1.73 kleinschalig kampeerterrein:
terrein met daarbij horende voorzieningen en blijkens de inrichting bestemd en geschikt om daarop gelegenheid te geven tot het plaatsen of geplaatst houden van maximaal 25 kampeermiddelen.
1.74 landschappelijke waarde:
een waarde die aan een gebied is toegekend op grond van de bijzondere landschappelijke kenmerken van een gebied of object in de zin van aantrekkelijkheid, herkenbaarheid, identiteit en diversiteit bestaande uit abiotische, geologische, bodemkundige, biologische elementen en cultuurhistorische en visueel-ruimtelijke waarden afzonderlijk of in onderlinge samenhang die in dat gebied voorkomen.
1.75 logies:
het bedrijfsmatig (nacht)verblijf aanbieden, waarbij de betreffende persoon het hoofdverblijf elders heeft.
1.76 maaiveld:
hoogte waarop het omliggende terrein aansluit op het bouwwerk.
1.77 maatschappelijk:
het uitoefenen van activiteiten gericht op sociale, maatschappelijke, educatieve en openbare dienstverlening, waaronder:
- a. asielzoekerscentra;
- b. begraafplaatsen;
- c. bibliotheken;
- d. crematorium;
- e. dierenasiel;
- f. dierenpension;
- g. hondensport
- h. drugsopvang;
- i. gezondheidszorg;
- j. jeugdopvang;
- k. gemeenschapshuizen;
- l. justitiële inrichtingen;
- m. naschoolse opvang;
- n. onderwijs;
- o. openbare dienstverlening;
- p. praktijkruimten;
- q. religieuze voorzieningen;
- r. uitvaartcentra;
- s. verenigingsleven;
- t. welzijnsinstellingen;
- u. zorgboerderijen;
- v. zorginstellingen.
1.78 mantelzorg:
langdurige zorg die niet in het kader van een hulpverlenend beroep wordt geboden aan een hulpbehoevende door personen uit diens directe omgeving en waarbij de zorgverlening rechtstreeks voortvloeit uit de sociale relatie en de gebruikelijke zorg van huisgenoten voor elkaar overstijgt.
1.79 natuurwaarde:
een waarde die aan een gebied is toegekend in verband met de aanwezige biotopen, bijzondere flora en fauna, ecologische samenhang en structuren van dat gebied.
1.80 niet-agrarisch verwant bedrijf:
een niet-industrieel bedrijf of inrichting in het buitengebied, gericht op het verlenen van diensten of producten aan particulieren of bedrijven, dat door de aard van de activiteiten niet verbonden is met het buitengebied en in de regel vooral voorkomt op bedrijventerreinen of in de bebouwde kom.
1.81 nok:
horizontale snijlijn van twee dakvlakken/ bovenste rand van een dak.
1.82 nutsvoorziening:
een voorziening voor het op het openbare net aangesloten voorziening van algemeen nut, het telecommunicatieverkeer, het openbaar vervoer en/of het wegverkeer; alsmede containers voor glas, kleding, afval, plastic etc.
1.83 omgevingsvergunning:
omgevingsvergunning als bedoeld in artikel 2.1 of 2.2 Wet algemene bepalingen omgevingsrecht.
1.84 ondergeschikt:
een functie die qua omvang en uitstraling ten dienste staat van een op dezelfde plaats voorkomende (hoofd)functie.
1.85 ondergronds bouwen:
bouwen onder peil.
1.86 ondergronds bouwwerk - ondergrondse ruimte:
een (gedeelte van een) gebouw of ruimte, waarvan de bovenkant van de vloer is gelegen op minimaal 1,75 meter beneden peil, verticaal gemeten straks langs de omtrek van het gebouw.
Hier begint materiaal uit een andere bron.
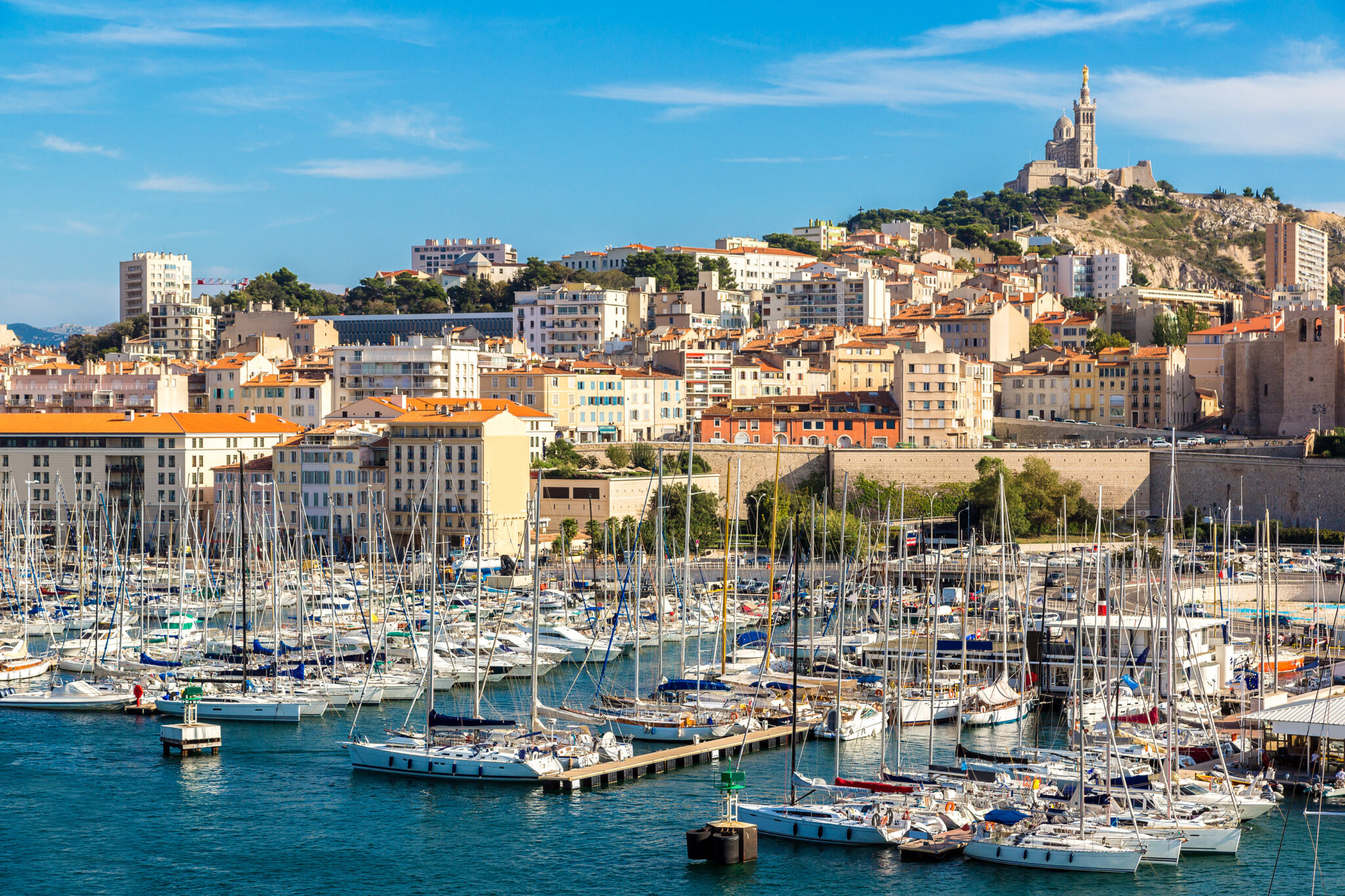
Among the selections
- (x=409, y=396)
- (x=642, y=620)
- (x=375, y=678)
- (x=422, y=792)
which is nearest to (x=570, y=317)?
(x=409, y=396)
Ondergrondse bouwwerken en ruimten moeten voldoen aan de elders in de planregels voorgeschreven afstanden tot de perceelgrenzen.
1.87 overig bouwwerk:
een bouwkundige constructie van enige omvang, geen pand zijnde, die direct en duurzaam met de aarde is verbonden.
1.88 overkapping:
een bouwwerk, geen gebouw zijnde dat is omsloten door maximaal één wand en is voorzien van een gesloten dak.
1.89 paardrijbak:
een onoverdekte, als zodanig herkenbare ruimte, al dan niet omsloten, bedoeld voor het trainen, rijden en berijden van paarden en pony's.
1.90 pand:
de kleinste bij de totstandkoming functioneel en bouwkundig-constructief zelfstandige eenheid die direct en duurzaam met de aarde is verbonden en betreedbaar en afsluitbaar is.
1.91 peil:
- a. voor een bouwwerk waarvan de hoofdtoegang direct aan de weg grenst: de hoogte van de kruin van de weg ter plaatse van die hoofdtoegang;
- b. voor een bouwwerk op een perceel waarvan de hoofdtoegang niet direct aan de weg grenst: de hoogte van het terrein ter hoogte van die hoofdtoegang bij voltooiing van de bouw;
- c. voor andere gebouwen en bouwwerken, geen gebouw zijnde: de gemiddelde hoogte van het afgewerkte maaiveld ter plaatse van de bouw;
- d. voor bouwwerken in het talud van de dijk: de gemiddelde hoogte van het bestaande aansluitende afgewerkte maaiveld ter plaatse van de van de dijk afgekeerde zijde van het bouwwerk;
- e. indien in of op het water wordt gebouwd: het Normaal Amsterdams Peil;
- f. in andere gevallen: de gemiddelde hoogte van het bestaande aansluitende afgewerkte maaiveld.
1.92 permanente bewoning
bewoning van een ruimte als hoofdverblijf door eenzelfde persoon of een zelfde groep personen die niet elders over een hoofdverblijf beschikken en waardoor die ruimte als reguliere woning is aan te merken.
1.93 plat dak:
een dak zonder dakhelling.
1.94 plattelandswoning:
een voormalige bedrijfswoning waarvan het voorheen bijbehorende bedrijf de bedrijfsactiviteiten heeft gestaakt.
1.95 prostitutie:
het zich beschikbaar stellen tot het verrichten van seksuele handelingen met een ander tegen vergoeding.
1.96 recreatie:
activiteiten en mogelijkheden voor ontspanning c.q. vrijetijdsbesteding.
1.97 recreatief medegebruik:
medegebruik houdt in dat de recreatieve activiteiten ondergeschikt dienen te zijn aan de functie van de bestemming waarbinnen dit recreatieve gebruik is toegestaan en voor zover de overige functies van de gronden dit toelaten.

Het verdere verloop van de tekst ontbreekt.